* [Exercise]:
Repeat the data exactly. Pictures stay out.

* [Data shown]:
- Opening Delimiter -
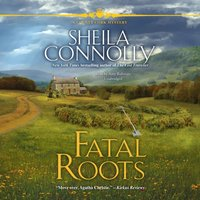 Fatal Roots - Sheila Connolly - audiobook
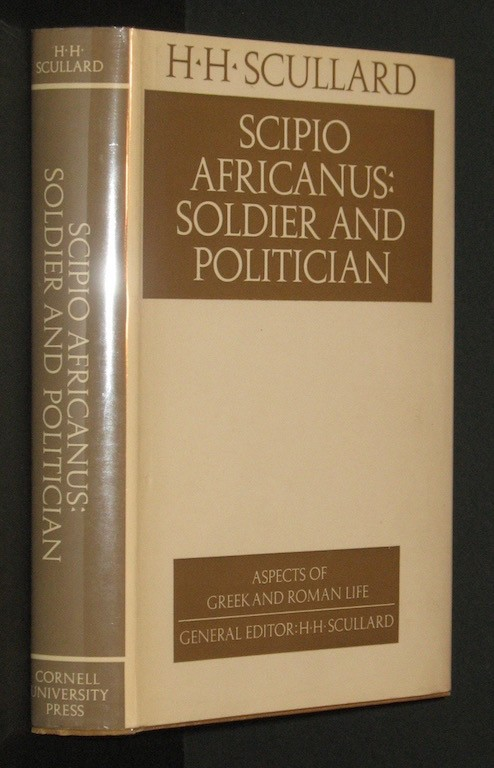 Image for Scipio Africanus : Soldier and Politician (Aspects of Greek and Roman life)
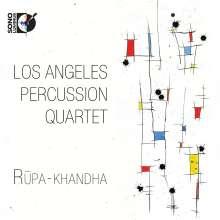 Los Angeles Percussion Quartet - Rupa-Khandha, CD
- Closing Delimiter -
* [Result]:
 Fatal Roots - Sheila Connolly - audiobook
 Image for Scipio Africanus : Soldier and Politician (Aspects of Greek and Roman life)
 Los Angeles Percussion Quartet - Rupa-Khandha, CD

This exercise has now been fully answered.